**SEZIONE DEL DOCUMENTO:**
########################################
Si dice che è prerogativa unica degli stolti quella di non cambiare mai idea, e infatti, non mi vergogno affatto a dirlo, nel 1986 infatti votai per l’uso civile dell’energia nucleare in Italia perché non esistevano ancora alternative economicamente più vantaggiose all’uso dei combustibili fossili.
Quello che negli anni mi ha spinto a riconsiderare la mia posizione  non è legata al mio percorso scientifico, politico e formativo, quanto piuttosto alle mutate condizioni socio-economiche del nostro Belpaese.
In primis le condizioni economiche e la tecnologia per lo sfruttamento delle tecnologie rinnovabili hanno reso virtualmente improponibile una riproposizione dell’energia nucleare in questo paese. Un centrale elettronucleare ha una vita tutto sommato breve a fronte dei suoi ingenti costi di realizzazione e gestione. Adesso non siamo nella situazione molto più rosea per i conti pubblici degli anni ’90. Con un debito pubblico così alto gli incentivi economici necessari al recupero della somma investita sarebbero improponibili, scaricando così i costi su tutta la collettività, mentre invece un investimento serio su un piano di rientro energetico a lungo termine basato sulle fonti rinnovabili sarebbe molto più economico, al di là delle solite bischerate raccontate sui costi indotti di queste.
Poi c’è l’aspetto secondo me ben più importante, anche se sembra di parte: la corruzione che parte dal piccolo “Lei non sa chi sono io!” fino ai vertici politici di questo Paese che non ha abbastanza memoria per ricordare i suoi macroscopici errori, come ad esempio – e perdonatemi se parto da lontano – gli infiniti errori nella pianificazione e nella costruzione della diga del Vajont, ma anche dei piloni dei cavalcavia che crollano prima – per fortuna – dell’inaugurazione delle strade, dei controsoffitti in materiale scadente di molti edifici scolastici, delle case della New Town del dopo terremoto dell’Aquila. Fareste costruire una centrale nucleare a chi lucra sulla bontà dei materiali una centrale elettronucleare anche se questa sulla carta fosse la più sicura del mondo? Io credo proprio di no, e principalmente per questi due motivi nel 2011 mi sono apertamente schierato per dire NO al ritorno del nucleare in Italia.
Ma se il mio NO al nucleare non vi sembra supportato da buoni motivi, esiste anche il mio NO alla linea ad alta velocità in Val di Susa.

NO-TAV

 Ulteriori dettagli Rapporto Alpinfo 2010 - Andamento 1980-2010 dei traffici ferroviari e stradali attraverso le Alpi. Credit Wikipedia

Rapporto Alpinfo 2010 – Andamento 1980-2010 dei traffici ferroviari e stradali attraverso le Alpi.
########################################
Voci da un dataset
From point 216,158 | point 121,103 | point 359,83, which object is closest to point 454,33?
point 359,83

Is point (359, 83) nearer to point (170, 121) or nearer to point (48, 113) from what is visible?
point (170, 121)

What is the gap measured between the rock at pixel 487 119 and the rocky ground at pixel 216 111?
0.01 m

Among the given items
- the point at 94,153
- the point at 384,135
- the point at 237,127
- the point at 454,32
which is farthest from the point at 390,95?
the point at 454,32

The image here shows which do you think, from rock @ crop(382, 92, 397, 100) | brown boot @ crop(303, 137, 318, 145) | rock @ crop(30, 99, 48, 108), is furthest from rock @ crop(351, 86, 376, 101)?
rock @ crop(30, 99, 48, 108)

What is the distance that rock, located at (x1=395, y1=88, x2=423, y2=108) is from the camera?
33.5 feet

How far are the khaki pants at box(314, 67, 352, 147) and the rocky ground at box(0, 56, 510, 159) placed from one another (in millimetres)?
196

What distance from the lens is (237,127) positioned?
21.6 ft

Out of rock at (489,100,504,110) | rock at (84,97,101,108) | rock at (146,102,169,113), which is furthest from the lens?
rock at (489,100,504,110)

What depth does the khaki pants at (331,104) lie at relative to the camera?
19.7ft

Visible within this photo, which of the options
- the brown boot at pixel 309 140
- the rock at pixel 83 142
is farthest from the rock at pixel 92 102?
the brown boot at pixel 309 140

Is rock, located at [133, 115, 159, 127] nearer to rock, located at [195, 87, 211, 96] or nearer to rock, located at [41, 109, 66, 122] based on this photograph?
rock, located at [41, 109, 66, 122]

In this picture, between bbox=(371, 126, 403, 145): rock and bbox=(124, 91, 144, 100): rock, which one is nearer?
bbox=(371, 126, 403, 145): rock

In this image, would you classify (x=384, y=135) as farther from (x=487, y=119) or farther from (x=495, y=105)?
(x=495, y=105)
########################################
**ISTRUZIONI DI LAVORO:**
A – Nella parte dell'elenco che comincia con la riga contenente "In this image, would" e termina alla fine dell'elenco, estremi inclusi, cambia "farther" in "closer" lasciando tutto il resto invariato. Riscrivi soltanto questa parte.
B – Prosegui il testo sul nucleare e sulla linea ad alta velocità in Val di Susa a partire dal punto in cui si interrompe.
L'elenco non ha alcun legame con il testo.

**RISPOSTE AI COMPITI:**
A –
In this image, would you classify (x=384, y=135) as closer from (x=487, y=119) or closer from (x=495, y=105)?
(x=495, y=105)

B –
Credit Wikipedia

Il progetto della ferrovia Torino-Lione nasce in un contesto di viabilità europea sviluppato tra gli anni ’90 e il 2000. Il mastodontico progetto da 23 miliardi di euro nacque in un quadro economico precedente alla crisi economica del 2008 e dal quale l’Italia, ben lungi dai canti di sirena dei vari governi che si sono succeduti nel frattempo,  non è mai risorta. Qui valgono le stesse motivazioni economiche del quadro precedente e dico che essa è troppo costosa per potercela permettere. Inoltre proprio li vicino esiste già un’altro tracciato ferroviario molto simile: quello del Frejus. Questo tracciato, che già collega la Francia con l’Italia nacque nel XIX secolo ma durante tutto il ‘900 e il decennio appena trascorso è stato più volte aggiornato agli standard dell’epoca. L’ultima opera di ammodernamento risale al periodo 2003-2011 per un costo complessivo ufficiale di 108 milioni di euro (alcune voci parlano che in  realtà il costo finale sia stato intorno ai 400 e non stento a crederlo) ma che per colpa dei francesi che volevano risparmiare dalla loro parte l’opera in realtà è riuscita zoppa, facendo così di conseguenza lievitare i costi di manutenzione della tratta [cite]http://www.mit.gov.it/mit/mop_all.php?p_id=11149[/cite].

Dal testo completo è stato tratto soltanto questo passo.